Wooten’s presentation was a result of a hydrology and hydraulics study of drainage systems on the two streets commissioned by the city. Wooten said both systems did not have the capacity for 100-year storms, a term assigned to a level of flood water with a one percent chance of being equaled or exceeded each year. A 25-year flood, then, has a 4 percent chance of happening each year, and Wooten said the Maple Drive drainage system does not even have the capacity for that.
“From a design standpoint we can understand not quite being (prepared for) a 100-year event, but 25 is an eye-opener,” Wooten said.
Wooten presented two alternatives for mitigating the overflow of stormwater on Maple Drive.

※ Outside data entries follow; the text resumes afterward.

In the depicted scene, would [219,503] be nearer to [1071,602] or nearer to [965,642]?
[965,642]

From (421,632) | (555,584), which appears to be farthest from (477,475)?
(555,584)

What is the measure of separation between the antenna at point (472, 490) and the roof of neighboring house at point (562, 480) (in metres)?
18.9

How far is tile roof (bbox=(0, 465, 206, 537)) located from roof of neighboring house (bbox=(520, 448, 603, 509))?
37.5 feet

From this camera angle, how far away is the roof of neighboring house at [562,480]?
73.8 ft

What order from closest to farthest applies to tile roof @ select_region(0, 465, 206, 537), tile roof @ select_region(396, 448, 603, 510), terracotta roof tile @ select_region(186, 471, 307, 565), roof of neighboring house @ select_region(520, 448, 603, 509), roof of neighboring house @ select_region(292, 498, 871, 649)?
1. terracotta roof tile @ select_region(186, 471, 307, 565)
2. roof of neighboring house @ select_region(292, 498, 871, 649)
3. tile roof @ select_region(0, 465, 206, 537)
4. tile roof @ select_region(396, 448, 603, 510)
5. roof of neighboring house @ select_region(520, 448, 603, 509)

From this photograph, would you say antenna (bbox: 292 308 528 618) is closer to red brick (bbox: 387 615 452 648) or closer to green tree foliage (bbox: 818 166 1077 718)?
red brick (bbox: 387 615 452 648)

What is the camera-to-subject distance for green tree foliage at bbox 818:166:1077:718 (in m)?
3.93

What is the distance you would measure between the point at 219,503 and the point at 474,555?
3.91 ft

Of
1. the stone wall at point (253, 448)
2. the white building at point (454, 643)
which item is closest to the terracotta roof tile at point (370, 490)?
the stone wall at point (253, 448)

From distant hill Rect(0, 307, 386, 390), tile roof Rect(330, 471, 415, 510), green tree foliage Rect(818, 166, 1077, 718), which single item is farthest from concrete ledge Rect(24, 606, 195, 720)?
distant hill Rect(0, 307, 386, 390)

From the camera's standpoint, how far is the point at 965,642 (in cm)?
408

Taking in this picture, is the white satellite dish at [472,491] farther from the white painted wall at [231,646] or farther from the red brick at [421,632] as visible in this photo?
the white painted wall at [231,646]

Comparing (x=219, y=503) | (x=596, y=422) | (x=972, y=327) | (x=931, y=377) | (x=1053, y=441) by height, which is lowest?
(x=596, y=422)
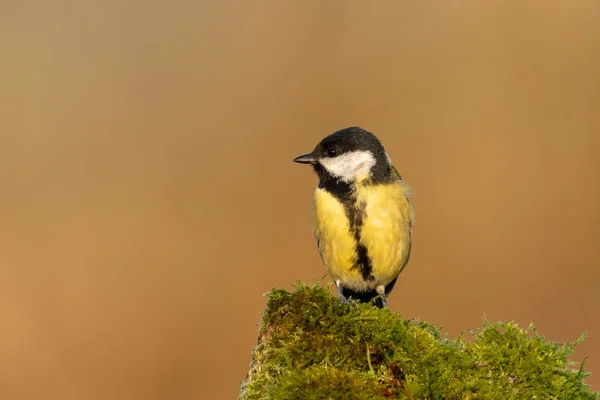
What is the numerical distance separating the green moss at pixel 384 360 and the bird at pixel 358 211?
1.30 m

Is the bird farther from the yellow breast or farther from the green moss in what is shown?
the green moss

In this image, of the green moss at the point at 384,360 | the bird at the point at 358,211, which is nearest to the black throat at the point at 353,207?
Result: the bird at the point at 358,211

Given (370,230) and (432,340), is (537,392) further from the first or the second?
(370,230)

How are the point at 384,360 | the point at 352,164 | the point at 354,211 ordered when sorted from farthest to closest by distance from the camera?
the point at 352,164
the point at 354,211
the point at 384,360

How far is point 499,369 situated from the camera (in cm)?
228

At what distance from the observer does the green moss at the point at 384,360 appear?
2070 millimetres

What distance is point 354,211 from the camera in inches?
145

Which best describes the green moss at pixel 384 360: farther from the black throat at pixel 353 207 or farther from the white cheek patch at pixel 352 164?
the white cheek patch at pixel 352 164

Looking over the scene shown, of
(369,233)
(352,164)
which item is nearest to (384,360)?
(369,233)

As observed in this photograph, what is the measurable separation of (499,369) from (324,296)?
700 millimetres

First, he said, a new storm sewer could be installed behind houses to the south of the street. This plan allows for greater capacity than the second, Wooten said, and its construction would not interfere with traffic on Maple Drive itself or utilities for its residents. The drawback, he said, is the city would have to acquire easements from the property owners south of Maple Drive.
Second, Wooten said, the existing stormwater system could have its capacity boosted. While the city would not have to acquire property for this solution, it would interfere with utilities and traffic, and result in less capacity than the first proposal.
City Engineer Edward Kemp said the first plan would be cheaper by as much as $150,000.
When Wooten said the second proposition for Maple Drive would call for removal of a 36-inch culvert acting as a choke point in the system, Maple Drive resident Susan Shappley said the system had been flooding since before that culvert was installed. She then apologized for interrupting the presentation.
“My house has flooded for 40 years, and I’ve listened to stuff like this for 40 years,” Shappley said Tuesday.
For Carver Drive, Wooten said one of its objectives is to assist the city in obtaining a Letter of Map Revision from FEMA. He said FEMA has to approve any changes to drainageways in flood zones through a LOMR, and that approval has to take place before any actual work on the system is done.
Wooten also said Carver Drive flooding is caused by a choke point in the ditch on Hiwassee Road, where the pipe frequently reaches capacity, leaving water with nowhere to go but Carver Drive. He presented four alternatives for increasing the Carver Drive ditch’s capacity, two of which involve additional pipes alongside the 66-inch pipe currently in the ditch.
Ward 6 Alderman Roy A. Perkins said after the meeting he is still not convinced of the need for FEMA or any other federal agency to get involved with the resolution of flood issues on Carver Drive. He said he believes someone has gotten FEMA involved with the specific intent of bringing progress on Carver Drive to a halt, and he wants the city to accelerate progress instead.
“This matter has been on the table for a very lengthy time,” Perkins said. “The residents of the area have been waiting for years for the pipe to be covered.”